-- start Extracted information --

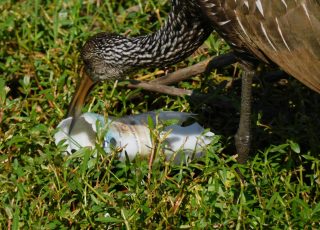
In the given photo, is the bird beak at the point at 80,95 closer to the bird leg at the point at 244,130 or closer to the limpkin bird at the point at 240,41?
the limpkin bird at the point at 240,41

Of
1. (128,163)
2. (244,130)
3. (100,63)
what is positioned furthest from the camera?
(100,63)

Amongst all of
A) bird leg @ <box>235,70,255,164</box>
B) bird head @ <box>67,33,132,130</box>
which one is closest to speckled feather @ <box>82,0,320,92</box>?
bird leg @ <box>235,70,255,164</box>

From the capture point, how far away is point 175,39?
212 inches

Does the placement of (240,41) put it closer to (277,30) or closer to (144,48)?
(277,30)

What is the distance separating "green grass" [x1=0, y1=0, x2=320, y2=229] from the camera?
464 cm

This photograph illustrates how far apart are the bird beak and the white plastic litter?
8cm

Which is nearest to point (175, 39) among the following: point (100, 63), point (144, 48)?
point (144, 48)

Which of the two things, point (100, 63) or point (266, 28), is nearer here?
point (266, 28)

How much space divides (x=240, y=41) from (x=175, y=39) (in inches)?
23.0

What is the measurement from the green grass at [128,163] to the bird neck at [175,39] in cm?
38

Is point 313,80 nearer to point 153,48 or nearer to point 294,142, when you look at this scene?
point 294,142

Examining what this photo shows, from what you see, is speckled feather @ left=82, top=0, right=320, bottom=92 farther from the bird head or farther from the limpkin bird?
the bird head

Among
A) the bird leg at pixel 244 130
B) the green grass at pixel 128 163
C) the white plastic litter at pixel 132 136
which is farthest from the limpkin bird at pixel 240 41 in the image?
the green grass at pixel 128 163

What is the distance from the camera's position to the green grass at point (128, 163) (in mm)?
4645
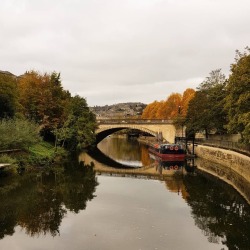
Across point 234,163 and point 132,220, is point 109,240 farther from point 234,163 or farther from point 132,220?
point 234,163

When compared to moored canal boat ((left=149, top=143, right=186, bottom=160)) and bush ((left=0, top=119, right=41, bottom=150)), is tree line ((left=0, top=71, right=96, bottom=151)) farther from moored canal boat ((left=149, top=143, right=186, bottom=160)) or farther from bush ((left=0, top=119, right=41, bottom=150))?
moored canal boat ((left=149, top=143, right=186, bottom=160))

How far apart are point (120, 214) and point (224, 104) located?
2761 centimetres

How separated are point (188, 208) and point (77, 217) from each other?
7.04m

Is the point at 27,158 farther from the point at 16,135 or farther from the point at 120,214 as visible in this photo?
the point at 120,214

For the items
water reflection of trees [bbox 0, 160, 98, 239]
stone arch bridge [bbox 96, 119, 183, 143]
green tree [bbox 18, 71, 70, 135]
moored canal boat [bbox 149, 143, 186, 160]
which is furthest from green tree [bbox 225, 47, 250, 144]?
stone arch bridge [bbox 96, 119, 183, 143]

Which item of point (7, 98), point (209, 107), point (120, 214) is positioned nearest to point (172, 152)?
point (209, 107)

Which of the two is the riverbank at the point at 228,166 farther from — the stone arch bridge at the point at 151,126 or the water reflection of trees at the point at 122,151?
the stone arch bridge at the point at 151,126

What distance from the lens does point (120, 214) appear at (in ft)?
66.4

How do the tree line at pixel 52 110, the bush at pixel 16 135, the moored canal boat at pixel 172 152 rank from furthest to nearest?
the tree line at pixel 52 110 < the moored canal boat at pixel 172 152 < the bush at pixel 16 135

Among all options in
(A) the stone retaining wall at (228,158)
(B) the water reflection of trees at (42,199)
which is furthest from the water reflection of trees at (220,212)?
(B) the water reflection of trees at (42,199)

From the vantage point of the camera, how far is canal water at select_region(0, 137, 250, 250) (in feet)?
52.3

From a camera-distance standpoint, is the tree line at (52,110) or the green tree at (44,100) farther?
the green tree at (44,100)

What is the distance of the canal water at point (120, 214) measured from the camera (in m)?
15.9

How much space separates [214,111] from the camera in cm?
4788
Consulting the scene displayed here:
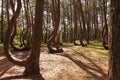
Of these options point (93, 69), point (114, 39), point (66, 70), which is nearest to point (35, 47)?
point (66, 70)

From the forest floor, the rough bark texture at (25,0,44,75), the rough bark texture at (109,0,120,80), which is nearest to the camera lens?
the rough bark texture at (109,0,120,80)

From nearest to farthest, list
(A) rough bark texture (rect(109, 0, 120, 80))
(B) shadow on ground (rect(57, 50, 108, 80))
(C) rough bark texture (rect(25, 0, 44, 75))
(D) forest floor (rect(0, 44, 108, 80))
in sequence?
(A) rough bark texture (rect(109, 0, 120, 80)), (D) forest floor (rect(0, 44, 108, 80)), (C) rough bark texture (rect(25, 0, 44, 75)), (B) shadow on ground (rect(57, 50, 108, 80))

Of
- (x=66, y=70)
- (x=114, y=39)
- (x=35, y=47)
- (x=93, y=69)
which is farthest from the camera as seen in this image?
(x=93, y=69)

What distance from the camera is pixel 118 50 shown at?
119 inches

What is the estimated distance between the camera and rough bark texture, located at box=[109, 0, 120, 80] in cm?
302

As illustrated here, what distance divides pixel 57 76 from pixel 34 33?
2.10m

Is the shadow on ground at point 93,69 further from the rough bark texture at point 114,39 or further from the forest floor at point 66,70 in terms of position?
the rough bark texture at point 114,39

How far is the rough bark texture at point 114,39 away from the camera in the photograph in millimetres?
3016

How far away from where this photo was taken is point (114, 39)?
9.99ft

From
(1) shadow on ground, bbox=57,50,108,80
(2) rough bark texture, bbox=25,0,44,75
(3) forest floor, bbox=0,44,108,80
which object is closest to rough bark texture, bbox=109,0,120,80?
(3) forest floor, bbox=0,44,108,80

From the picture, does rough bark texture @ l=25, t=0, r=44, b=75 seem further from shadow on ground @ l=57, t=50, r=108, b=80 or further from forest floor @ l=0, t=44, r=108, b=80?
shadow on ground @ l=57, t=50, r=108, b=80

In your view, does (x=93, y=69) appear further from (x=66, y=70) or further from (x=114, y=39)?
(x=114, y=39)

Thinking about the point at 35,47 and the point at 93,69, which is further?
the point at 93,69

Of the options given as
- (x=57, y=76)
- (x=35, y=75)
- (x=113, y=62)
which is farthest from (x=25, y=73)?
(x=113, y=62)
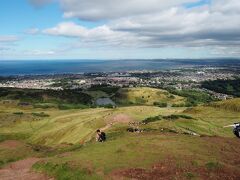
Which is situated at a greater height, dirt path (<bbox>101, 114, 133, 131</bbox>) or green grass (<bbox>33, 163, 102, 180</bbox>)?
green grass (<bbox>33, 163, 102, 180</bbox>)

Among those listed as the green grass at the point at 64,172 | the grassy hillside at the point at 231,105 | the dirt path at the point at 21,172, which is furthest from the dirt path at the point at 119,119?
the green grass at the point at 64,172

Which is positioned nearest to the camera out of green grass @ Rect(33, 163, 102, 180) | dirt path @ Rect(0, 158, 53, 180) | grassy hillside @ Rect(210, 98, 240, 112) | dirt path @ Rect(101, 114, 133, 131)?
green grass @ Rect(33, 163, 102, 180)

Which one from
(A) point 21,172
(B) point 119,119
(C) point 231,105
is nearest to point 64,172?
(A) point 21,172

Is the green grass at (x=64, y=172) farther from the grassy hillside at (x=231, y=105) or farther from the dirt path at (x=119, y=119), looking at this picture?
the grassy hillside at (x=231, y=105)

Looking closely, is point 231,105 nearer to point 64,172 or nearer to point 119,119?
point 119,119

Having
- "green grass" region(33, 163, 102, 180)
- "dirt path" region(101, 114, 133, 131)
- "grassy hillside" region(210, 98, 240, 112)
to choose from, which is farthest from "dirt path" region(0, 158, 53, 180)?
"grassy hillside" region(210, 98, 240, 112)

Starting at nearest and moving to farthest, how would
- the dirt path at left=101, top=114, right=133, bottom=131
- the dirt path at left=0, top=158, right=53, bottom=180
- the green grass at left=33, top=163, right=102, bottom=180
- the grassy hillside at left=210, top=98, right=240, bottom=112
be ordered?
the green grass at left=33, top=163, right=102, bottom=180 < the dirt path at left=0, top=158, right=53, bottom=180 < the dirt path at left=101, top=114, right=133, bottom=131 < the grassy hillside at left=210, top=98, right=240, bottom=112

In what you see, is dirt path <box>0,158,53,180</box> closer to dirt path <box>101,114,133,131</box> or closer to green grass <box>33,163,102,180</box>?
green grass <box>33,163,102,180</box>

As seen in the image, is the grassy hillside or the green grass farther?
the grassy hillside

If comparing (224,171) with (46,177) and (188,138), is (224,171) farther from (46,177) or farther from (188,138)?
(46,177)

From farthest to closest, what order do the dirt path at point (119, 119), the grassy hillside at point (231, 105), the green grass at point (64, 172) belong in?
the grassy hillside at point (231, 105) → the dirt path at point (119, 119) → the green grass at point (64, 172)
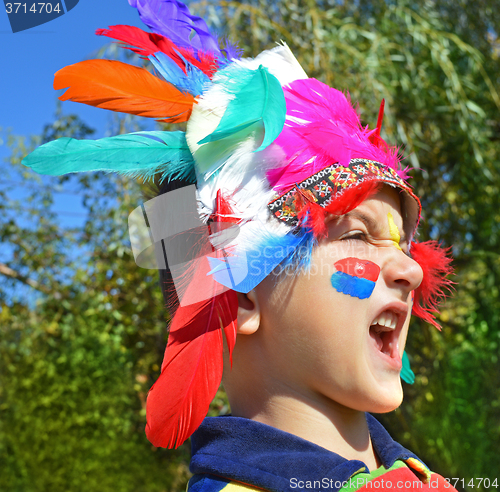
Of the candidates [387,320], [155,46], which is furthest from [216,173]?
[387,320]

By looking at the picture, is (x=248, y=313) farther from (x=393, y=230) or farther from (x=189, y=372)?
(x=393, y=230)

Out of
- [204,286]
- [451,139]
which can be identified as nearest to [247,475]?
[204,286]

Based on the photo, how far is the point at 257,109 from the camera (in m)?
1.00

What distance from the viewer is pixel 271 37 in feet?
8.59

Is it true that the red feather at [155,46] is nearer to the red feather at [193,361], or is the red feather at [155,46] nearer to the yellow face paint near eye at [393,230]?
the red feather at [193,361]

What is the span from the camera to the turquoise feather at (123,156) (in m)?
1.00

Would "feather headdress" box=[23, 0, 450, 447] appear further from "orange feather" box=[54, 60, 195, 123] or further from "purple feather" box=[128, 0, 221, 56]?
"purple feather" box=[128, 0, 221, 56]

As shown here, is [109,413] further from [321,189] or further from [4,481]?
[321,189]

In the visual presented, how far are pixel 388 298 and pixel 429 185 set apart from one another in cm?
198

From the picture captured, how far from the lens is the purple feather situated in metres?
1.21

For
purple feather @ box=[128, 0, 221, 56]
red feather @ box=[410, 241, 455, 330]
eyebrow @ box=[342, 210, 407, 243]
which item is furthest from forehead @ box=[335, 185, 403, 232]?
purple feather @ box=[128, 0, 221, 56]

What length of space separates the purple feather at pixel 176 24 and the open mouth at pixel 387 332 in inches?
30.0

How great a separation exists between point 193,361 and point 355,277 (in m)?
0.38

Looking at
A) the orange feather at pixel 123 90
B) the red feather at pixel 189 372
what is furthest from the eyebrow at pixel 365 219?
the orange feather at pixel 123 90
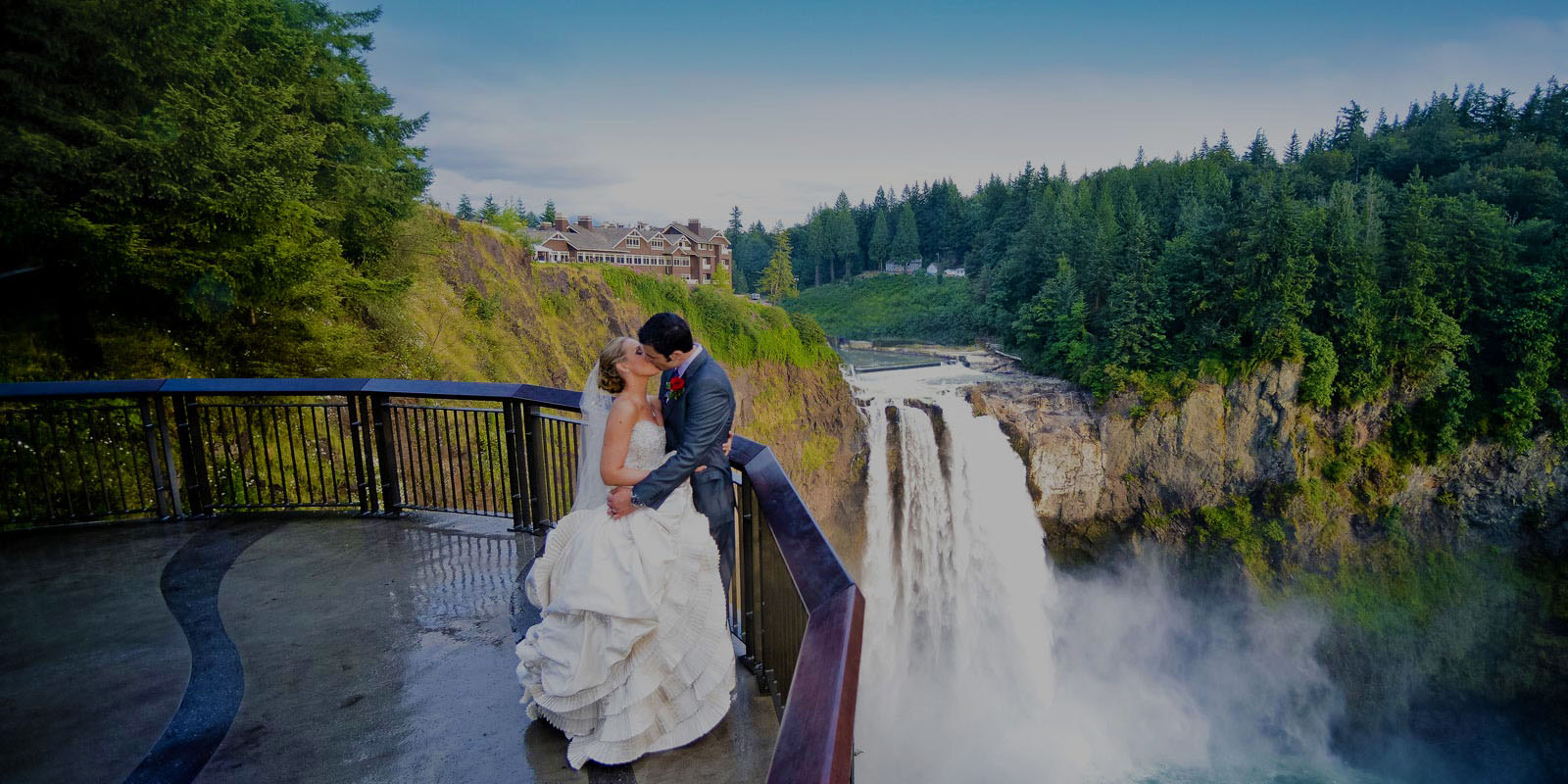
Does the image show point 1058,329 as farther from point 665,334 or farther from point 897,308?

-- end Extracted information --

#### Required work:
Each line from the one containing "Of the candidates" through the last line of the listing is to be given again exactly, with no pictures and no other lines.

#### Solution to this problem:
Of the candidates [387,320], [155,46], which is furthest from [216,173]?
[387,320]

By looking at the picture, is (x=248, y=313) farther from (x=393, y=230) or farther from (x=189, y=372)?
(x=393, y=230)

Out of
- [204,286]
- [451,139]
which can be identified as nearest to [247,475]?
[204,286]

Based on the photo, how far is the point at 257,109 from the camera (in m)?
1.00

What distance from the viewer is pixel 271 37 in feet?
8.59

Is it true that the red feather at [155,46] is nearer to the red feather at [193,361], or is the red feather at [155,46] nearer to the yellow face paint near eye at [393,230]?
the red feather at [193,361]

What is the span from the camera to the turquoise feather at (123,156) (in m)?
1.00

Would "feather headdress" box=[23, 0, 450, 447] appear further from "orange feather" box=[54, 60, 195, 123] or further from "purple feather" box=[128, 0, 221, 56]?
"purple feather" box=[128, 0, 221, 56]

As shown here, is [109,413] further from [321,189] or further from [4,481]?
[321,189]

In the visual presented, how far are pixel 388 298 and pixel 429 185 set apart from one another in cm?
198

From the picture captured, how far from the lens is the purple feather situated in metres?
1.21

For
purple feather @ box=[128, 0, 221, 56]
red feather @ box=[410, 241, 455, 330]
eyebrow @ box=[342, 210, 407, 243]
which item is furthest from forehead @ box=[335, 185, 403, 232]?
purple feather @ box=[128, 0, 221, 56]

What length of space separates the purple feather at pixel 176 24 and the open mouth at pixel 387 332 in inches?
30.0

How great a separation exists between point 193,361 and point 355,277 (in m)?
0.38

Looking at
A) the orange feather at pixel 123 90
B) the red feather at pixel 189 372
what is furthest from the eyebrow at pixel 365 219?
the orange feather at pixel 123 90
Does the image show point 1058,329 as farther from point 665,334 or farther from point 897,308?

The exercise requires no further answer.